> [Extracted text]:
8.1  Motions, amendments and all other similar matters put to the vote at any meeting of the GSD or at any meeting of the National Committee or Executive Committee, shall be deemed to be carried by the majority vote of those present and voting. In the event of an equality of votes the Chairman of the meeting shall have a second or casting vote.

8.2  The National Committee may, if it thinks fit, make provision for postal voting.

9. Proxies

The National Committee shall make regulations for enabling Members unable to be present at any General Meeting to vote by proxy.

10. The National Committee

10.1 The National Committee shall consist of:

10.1.1 the officers;

10.1.2  each immediate past Chairman of the GSD if he or she so wishes for a maximum consecutive period of three years;

10.1.3  not more than six elected Members of the GSD (“Elected National Committee Members”);

10.1.4 The member who represents the group on the Council of the Law Society.

10.2  All elected National Committee Members shall retire from office at the Annual General Meeting and, subject to Clause 6.4, shall be eligible for re-election.

 

10.3. Unless otherwise determined by the National Committee, elected National Committee Members may serve on the National Committee for a maximum period of six consecutive years.

10.4  The election of National Committee Members shall take place at the Annual General Meeting.

10.5  Nominations for election to the National Committee signed by two members and the nominee shall be sent to the secretary not less than 14 days before the Annual General Meeting.

10.6  The National Committee shall be entitled from time to time to co-opt any member of the GSD (subject to the total number of co-opted Members not exceeding six) as an additional member of the National Committee or to fill a vacancy. Any member so co-opted shall retire at the Annual General Meeting following co-option but shall be eligible for re-election or re-cooption.

11. Proceedings of the National Committee

11.1  The National Committee shall be responsible for:

11.1.1 approval of the overall strategy of the GSD;

11.1.2 monitoring performance of the Executive Committee.

11.2 Procedure

11.2.1 The National Committee shall regulate the proceedings of its meetings as it shall think fit. Any member of GSD may attend meetings of the National Committee, dates of which shall be circulated to all members of GSD immediately following the Annual General Meeting. 

 

Apart from members of the National and Executive committee, members attending meetings shall not be entitled to copies of papers but any member may request a copy of a paper on payment of a reasonable sum for copying and postage.

> [Task A]: List the members that the GSD rules say make up the National Committee.
> [Task B]: Reproduce the passage of the GSD rules that starts at the words "11.1.1 approval of the" and ends after the words "copying and postage.".
> [Task C]: Write what comes next in the GSD rules, picking up after the final sentence shown.

(Data entries)
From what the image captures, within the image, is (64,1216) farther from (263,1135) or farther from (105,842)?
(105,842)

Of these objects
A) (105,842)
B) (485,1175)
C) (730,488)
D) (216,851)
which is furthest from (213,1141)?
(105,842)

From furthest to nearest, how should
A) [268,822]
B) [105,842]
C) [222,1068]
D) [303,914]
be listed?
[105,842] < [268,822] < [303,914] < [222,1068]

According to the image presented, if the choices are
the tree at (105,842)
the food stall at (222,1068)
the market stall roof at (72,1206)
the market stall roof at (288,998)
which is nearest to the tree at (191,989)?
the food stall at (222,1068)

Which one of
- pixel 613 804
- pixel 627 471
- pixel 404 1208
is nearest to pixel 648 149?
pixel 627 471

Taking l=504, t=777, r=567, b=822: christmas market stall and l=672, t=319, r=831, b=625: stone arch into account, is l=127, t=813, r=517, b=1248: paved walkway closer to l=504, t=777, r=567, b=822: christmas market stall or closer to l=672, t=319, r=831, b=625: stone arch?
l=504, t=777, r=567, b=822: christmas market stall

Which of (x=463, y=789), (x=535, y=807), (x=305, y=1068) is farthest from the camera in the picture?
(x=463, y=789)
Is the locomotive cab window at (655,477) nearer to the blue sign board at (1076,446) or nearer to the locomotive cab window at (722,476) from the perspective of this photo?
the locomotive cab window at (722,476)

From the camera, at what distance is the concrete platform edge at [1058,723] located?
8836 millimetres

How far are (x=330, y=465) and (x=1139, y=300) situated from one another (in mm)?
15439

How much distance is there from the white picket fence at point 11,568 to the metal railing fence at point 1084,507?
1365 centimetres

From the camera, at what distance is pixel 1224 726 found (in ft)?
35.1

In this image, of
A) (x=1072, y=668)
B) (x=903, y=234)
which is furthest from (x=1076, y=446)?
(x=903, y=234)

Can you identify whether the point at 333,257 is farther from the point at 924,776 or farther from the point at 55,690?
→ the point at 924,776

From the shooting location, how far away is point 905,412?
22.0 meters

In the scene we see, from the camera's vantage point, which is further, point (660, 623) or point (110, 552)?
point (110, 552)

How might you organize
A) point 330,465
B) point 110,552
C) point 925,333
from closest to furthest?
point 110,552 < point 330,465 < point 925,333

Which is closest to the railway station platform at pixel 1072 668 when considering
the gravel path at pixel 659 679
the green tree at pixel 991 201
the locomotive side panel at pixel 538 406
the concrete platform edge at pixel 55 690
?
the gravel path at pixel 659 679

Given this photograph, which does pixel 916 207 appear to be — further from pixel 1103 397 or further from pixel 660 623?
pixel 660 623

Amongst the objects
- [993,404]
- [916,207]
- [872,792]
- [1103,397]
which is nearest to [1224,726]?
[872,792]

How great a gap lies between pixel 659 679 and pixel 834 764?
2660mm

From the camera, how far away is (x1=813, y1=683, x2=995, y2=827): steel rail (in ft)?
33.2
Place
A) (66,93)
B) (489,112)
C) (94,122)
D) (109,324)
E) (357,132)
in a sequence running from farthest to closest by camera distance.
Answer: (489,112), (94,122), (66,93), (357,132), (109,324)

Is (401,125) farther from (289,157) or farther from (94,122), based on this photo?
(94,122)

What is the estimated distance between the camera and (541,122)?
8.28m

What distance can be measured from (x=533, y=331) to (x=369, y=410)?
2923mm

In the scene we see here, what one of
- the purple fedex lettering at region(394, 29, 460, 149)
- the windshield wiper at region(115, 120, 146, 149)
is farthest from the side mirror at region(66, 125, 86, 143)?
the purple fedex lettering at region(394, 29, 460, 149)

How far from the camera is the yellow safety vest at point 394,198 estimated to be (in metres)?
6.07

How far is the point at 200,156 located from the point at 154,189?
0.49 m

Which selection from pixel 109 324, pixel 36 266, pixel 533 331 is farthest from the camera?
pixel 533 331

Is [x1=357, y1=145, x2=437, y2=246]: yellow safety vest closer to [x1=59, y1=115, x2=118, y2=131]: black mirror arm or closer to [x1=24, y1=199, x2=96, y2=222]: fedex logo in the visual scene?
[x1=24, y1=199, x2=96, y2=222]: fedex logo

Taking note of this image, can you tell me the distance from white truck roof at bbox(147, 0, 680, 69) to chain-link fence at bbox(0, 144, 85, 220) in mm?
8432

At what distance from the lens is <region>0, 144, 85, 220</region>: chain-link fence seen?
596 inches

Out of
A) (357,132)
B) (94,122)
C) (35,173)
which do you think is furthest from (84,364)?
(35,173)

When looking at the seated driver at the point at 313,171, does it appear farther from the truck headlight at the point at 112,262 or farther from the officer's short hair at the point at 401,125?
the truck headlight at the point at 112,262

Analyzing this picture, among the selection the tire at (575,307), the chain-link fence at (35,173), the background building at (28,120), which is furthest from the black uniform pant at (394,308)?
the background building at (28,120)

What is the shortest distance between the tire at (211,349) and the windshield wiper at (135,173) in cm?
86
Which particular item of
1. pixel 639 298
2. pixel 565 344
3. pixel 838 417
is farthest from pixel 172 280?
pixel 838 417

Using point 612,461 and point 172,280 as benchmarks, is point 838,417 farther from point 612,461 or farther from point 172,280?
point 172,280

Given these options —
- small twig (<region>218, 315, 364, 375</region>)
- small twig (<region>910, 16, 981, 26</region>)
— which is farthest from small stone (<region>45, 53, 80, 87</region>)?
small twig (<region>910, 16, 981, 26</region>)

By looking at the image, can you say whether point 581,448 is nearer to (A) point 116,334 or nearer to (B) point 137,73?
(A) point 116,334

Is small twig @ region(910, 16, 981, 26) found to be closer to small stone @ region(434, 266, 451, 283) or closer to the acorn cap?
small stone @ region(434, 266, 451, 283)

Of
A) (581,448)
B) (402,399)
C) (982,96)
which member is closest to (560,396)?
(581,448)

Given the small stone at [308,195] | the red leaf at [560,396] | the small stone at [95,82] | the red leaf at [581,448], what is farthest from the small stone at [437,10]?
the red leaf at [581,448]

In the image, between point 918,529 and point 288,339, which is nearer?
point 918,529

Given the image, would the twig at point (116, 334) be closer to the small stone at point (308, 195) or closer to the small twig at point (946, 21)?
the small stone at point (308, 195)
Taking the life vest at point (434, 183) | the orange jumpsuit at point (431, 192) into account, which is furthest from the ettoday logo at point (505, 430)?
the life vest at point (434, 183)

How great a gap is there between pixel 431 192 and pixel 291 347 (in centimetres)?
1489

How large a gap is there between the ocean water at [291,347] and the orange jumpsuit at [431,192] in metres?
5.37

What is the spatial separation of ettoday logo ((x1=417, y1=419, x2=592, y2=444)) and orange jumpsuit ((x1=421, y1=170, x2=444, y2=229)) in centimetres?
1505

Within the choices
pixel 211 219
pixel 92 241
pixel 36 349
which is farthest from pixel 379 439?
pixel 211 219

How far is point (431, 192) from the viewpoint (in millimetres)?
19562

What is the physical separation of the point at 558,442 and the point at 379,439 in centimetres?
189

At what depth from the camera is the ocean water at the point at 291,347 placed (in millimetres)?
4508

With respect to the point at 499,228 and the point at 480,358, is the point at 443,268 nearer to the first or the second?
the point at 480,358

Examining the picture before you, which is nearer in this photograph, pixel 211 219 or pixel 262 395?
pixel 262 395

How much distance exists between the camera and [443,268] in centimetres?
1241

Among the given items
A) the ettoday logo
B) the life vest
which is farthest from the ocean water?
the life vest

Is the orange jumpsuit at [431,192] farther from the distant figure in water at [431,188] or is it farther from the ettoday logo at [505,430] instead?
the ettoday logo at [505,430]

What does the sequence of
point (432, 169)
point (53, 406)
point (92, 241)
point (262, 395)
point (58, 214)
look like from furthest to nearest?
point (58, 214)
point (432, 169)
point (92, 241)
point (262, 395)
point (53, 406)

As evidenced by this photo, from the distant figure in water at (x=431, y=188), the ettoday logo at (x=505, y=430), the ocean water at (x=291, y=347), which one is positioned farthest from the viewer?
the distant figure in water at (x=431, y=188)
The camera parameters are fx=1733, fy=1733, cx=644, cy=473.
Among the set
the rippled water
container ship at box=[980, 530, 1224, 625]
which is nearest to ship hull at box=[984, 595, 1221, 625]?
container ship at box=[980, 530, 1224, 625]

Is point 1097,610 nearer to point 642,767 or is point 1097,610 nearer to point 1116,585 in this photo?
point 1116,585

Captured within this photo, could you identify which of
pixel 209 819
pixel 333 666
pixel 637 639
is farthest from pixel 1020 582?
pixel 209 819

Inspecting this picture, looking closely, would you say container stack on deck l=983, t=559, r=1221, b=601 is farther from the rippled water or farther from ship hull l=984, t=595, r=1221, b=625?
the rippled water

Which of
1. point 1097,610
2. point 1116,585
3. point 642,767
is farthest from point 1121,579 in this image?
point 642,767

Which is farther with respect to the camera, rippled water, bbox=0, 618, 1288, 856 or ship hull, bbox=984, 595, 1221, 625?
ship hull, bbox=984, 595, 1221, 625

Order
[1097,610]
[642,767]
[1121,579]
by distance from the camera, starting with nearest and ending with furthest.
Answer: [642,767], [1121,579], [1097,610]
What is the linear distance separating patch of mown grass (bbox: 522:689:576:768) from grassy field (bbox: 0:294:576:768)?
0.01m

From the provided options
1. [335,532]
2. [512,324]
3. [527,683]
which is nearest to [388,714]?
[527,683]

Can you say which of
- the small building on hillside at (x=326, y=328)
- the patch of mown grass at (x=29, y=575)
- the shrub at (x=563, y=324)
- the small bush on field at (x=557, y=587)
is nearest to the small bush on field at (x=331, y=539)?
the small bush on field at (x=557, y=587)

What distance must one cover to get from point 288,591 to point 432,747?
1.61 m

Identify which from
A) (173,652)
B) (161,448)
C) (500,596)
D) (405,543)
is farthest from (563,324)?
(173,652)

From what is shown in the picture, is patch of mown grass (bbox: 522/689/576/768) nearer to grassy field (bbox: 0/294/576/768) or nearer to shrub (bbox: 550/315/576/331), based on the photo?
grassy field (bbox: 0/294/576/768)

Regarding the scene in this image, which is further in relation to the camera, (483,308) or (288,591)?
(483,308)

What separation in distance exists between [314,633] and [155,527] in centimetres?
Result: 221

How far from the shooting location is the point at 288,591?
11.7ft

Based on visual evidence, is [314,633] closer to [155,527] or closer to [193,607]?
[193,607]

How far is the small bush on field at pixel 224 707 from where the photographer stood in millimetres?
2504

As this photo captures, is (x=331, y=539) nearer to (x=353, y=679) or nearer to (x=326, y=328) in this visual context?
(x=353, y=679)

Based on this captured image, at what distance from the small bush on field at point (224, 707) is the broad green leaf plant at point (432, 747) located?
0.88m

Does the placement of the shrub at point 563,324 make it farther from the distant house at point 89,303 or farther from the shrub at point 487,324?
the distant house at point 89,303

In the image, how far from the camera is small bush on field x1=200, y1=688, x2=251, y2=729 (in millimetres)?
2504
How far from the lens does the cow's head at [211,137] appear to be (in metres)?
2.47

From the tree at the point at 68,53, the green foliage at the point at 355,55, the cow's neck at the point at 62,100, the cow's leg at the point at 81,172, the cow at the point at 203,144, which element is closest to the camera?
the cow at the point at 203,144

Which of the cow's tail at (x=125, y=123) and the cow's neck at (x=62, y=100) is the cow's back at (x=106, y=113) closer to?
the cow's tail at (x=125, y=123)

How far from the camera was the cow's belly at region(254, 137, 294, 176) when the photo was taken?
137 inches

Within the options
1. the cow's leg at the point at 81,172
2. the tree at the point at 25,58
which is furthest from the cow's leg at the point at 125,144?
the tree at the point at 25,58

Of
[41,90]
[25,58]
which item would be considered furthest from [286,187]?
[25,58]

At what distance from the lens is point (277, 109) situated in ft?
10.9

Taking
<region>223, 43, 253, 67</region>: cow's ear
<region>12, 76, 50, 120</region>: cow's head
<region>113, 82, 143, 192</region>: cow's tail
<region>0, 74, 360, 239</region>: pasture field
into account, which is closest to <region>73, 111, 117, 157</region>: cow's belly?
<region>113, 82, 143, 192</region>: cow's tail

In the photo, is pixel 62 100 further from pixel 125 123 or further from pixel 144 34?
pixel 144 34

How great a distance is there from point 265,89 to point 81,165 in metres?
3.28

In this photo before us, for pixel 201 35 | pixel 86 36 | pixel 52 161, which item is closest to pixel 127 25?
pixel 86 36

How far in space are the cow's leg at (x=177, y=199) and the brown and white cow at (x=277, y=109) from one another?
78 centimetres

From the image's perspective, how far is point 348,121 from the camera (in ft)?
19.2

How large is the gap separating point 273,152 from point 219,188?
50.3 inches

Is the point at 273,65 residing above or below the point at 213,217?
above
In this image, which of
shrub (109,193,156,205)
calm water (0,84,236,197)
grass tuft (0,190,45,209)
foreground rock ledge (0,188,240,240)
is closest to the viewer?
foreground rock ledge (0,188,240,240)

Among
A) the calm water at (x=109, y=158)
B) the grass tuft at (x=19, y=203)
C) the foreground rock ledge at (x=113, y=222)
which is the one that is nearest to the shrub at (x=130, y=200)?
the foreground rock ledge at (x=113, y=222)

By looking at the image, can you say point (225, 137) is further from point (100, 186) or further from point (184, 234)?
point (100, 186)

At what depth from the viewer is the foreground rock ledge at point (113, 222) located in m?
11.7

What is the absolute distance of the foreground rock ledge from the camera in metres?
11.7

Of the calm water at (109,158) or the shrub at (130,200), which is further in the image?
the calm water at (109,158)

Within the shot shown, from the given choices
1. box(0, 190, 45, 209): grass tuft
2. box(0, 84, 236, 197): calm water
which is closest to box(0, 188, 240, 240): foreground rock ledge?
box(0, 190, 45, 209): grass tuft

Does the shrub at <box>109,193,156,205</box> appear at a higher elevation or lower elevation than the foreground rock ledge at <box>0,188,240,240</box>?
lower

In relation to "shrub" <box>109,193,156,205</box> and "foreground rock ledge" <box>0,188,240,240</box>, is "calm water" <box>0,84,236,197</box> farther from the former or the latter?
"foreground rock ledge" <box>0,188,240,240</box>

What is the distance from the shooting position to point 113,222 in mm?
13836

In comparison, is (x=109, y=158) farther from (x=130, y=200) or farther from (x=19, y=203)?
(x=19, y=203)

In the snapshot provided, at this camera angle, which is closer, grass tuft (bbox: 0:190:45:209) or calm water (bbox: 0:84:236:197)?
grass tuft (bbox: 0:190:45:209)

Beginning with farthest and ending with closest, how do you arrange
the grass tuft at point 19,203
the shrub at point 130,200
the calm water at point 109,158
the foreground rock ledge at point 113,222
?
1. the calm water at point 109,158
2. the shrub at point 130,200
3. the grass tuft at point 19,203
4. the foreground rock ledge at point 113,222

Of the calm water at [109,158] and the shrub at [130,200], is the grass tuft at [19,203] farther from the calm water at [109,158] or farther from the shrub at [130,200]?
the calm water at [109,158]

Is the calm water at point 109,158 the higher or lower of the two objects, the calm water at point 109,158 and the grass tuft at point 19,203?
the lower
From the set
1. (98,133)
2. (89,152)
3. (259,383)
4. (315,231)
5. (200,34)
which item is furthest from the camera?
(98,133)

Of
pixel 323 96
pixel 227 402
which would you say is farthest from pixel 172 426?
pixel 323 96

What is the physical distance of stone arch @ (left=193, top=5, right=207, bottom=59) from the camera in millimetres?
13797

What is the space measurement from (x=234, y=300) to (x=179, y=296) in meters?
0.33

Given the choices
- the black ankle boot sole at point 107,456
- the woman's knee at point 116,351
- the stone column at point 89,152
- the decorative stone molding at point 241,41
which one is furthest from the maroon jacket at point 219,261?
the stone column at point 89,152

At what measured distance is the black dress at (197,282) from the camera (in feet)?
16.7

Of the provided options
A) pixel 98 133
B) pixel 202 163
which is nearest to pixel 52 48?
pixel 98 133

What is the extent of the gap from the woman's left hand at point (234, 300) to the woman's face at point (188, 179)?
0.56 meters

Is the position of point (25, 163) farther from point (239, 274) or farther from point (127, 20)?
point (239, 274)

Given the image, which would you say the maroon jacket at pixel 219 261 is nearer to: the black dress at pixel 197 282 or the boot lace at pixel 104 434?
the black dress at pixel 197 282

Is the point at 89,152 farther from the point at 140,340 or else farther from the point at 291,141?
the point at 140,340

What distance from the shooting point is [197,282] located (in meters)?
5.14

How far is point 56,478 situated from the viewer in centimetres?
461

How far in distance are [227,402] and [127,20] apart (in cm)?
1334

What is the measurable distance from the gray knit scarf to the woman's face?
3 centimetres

> [Exercise answer A]:
- the officers
- each immediate past Chairman of the GSD, if he or she so wishes, for a maximum consecutive period of three years
- not more than six elected Members of the GSD ("Elected National Committee Members")
- the member who represents the group on the Council of the Law Society

> [Exercise answer B]:
11.1.1 approval of the overall strategy of the GSD;

11.1.2 monitoring performance of the Executive Committee.

11.2 Procedure

11.2.1 The National Committee shall regulate the proceedings of its meetings as it shall think fit. Any member of GSD may attend meetings of the National Committee, dates of which shall be circulated to all members of GSD immediately following the Annual General Meeting. 

 

Apart from members of the National and Executive committee, members attending meetings shall not be entitled to copies of papers but any member may request a copy of a paper on payment of a reasonable sum for copying and postage.

> [Exercise answer C]:
11.2.2 Members of GSD National Committee meetings who are not members of the Committee may take part in discussions and may question the officers but may not vote on any matter unless the Chair of the meeting agrees.

11.2.3 Any member of GSD may be invited to take part in a working party or sub-group set up by the National Committee or the Executive Committee from time to time.

11.3  The National Committee shall hold not less than four meetings every year.

11.4  At all National Committee meetings six members shall form a quorum.

12. The Executive Committee

12.1 The management of the GSD shall be vested in the Executive Committee but subject to any directions which may be given to it by the National Committee from time to time.

12.2. The Executive Committee shall have power to adopt and issue such operating procedures for the GSD as it shall think fit.  At all times the Executive Committee shall ensure that members of GSD shall have an opportunity to participate in and have a say about how GSD is run or any business is to be transacted by GSD and that no member of GSD is prevented, by reason of disability or geographical location, from exercising the rights or enjoying the benefits of GSD membership.

 


13. Composition of the Executive Committee

13.1 The Executive Committee shall consist of:-

13.1.1  the officers;

13.1.2  the immediate past Chairman of the GSD if he or she so wishes and for a maximum period of one year.

13.1.3 the member who represents the group on the Council of the Law Society.

13.2  The Executive Committee shall be entitled from time to time to co-opt any Member of the GSD as an additional member of the Executive committee.  Any member so co-opted shall retire at the Annual General meeting following his or her co-option but shall be eligible for re-cooption.

13.3 Proceedings of the Executive Committee

13.3.1 The Executive Committee shall be responsible for implementing strategy decisions of the National Committee and the managing of day to day business of the GSD. The Executive Committee shall regulate the proceedings of its meetings as it shall think fit and shall hold such business meetings as are necessary.

The Executive Committee is free to invite any member of GSD to attend any of its meetings, either for the whole meeting or part of it only, and participate in any discussion. 

13.3.2 At all Executive Committee meetings three members shall form a quorum.

13.3.3 The Executive Committee may at any time create any special or standing sub-committee, working group or study group for any purpose that the Executive Committee shall decide, the terms of


reference and membership of which shall be decided by the Executive
Committee.

14. Financial year

The financial year of the GSD shall be the calendar year.

15. Alteration of Constitution

Any Annual or Extraordinary General Meeting of the GSD shall have power to alter the Constitution to any extent whatsoever:-

* provided that no alteration or addition shall be discussed except upon motion nor accepted unless by a majority of at least two thirds of the members voting thereon. Particulars of the proposed alteration or addition shall be included in the notice convening the meeting.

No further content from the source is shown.